Toward Robust Hyper-Detailed Image Captioning: A Multiagent Approach and Dual Evaluation Metrics for Factuality and Coverage

📝 Paper Summary

Multimodal Large Language Models (MLLMs) Image Captioning Hallucination Mitigation

CapMAS improves detailed image captions by using an LLM to decompose long descriptions into atomic claims, which an MLLM then verifies against the image to remove hallucinations.

Core Problem

Existing MLLMs hallucinate frequently when generating long, detailed captions because they rely more on their own generated text than the input image as sequence length increases.

Why it matters:

Current hallucination detection methods (Confidence, Consistency) fail to detect errors that occur later in long sequences (after ~192 tokens)
Standard captioning metrics (BLEU, CIDEr) require reference captions, which are impractical to collect for hyper-detailed descriptions
High-stakes applications like visual assistance for the impaired require descriptions that are both exhaustive (high coverage) and strictly factual

Concrete Example: In a long caption, an MLLM might correctly describe a room but then hallucinate 'a small red ball' at the very end. Standard methods checking token probabilities won't catch this because the model is confident in its own language flow, even though the ball isn't in the image.

Key Novelty

Caption factuality enhancing MultiAgent System (CapMAS)

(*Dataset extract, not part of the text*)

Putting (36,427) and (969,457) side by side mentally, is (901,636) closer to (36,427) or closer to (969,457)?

Decomposition-Verification-Revision: Instead of correcting the whole text at once, an LLM breaks the caption into tiny 'True/False' statements (atomic propositions).
Context Isolation: An MLLM verifies each statement independently against the image, breaking the 'language prior' bias that causes hallucinations in long sequences.
Evaluation Framework: Introduces a new dual-metric approach measuring both 'Factuality' (using GPT-4o verification) and 'Coverage' (using a custom VQA dataset).

Architecture

The CapMAS pipeline: Decomposition, Verification, and Revision.

Evaluation Highlights

Significantly outperforms baselines in detecting hallucinations; the 'Isolation' method achieves much higher AUROC than confidence-based or consistency-based methods on long captions
Proposed evaluation metric aligns better with human judgment than existing metrics like CLAIR or ALOHa when testing against synthetic hallucination datasets (Object, Attribution, Relation)
Improves the factuality of captions generated by state-of-the-art models, including GPT-4V, without requiring any model training (plug-and-play)

Breakthrough Assessment

8/10

Identifies a critical failure mode in current hallucination detection (length bias) and proposes a robust, training-free multi-agent solution. The new evaluation framework for detailed captions is also a significant contribution.

⚙️ Technical Details

Problem Definition

Setting: Post-hoc correction of hyper-detailed image captions generated by MLLMs

Inputs: An input image and an initial detailed caption generated by an MLLM

Outputs: A revised caption that maintains coverage while removing non-factual information

Pipeline Flow

Decomposition Agent (LLM) breaks caption into atomic propositions
Verification Agent (MLLM) verifies each proposition against the image
Revision Agent (LLM) reconstructs the caption using only true propositions

System Modules

Decomposition Agent

Break down complex sentences into individual facts

Model or implementation: GPT-4 (or similar LLM)

Verification Agent

Check the truthfulness of each atomic proposition individually

Model or implementation: LLaMA-NeXT (or similar MLLM)

Revision Agent

Rewrite the caption to remove false information while keeping true details

Model or implementation: GPT-4 (or similar LLM)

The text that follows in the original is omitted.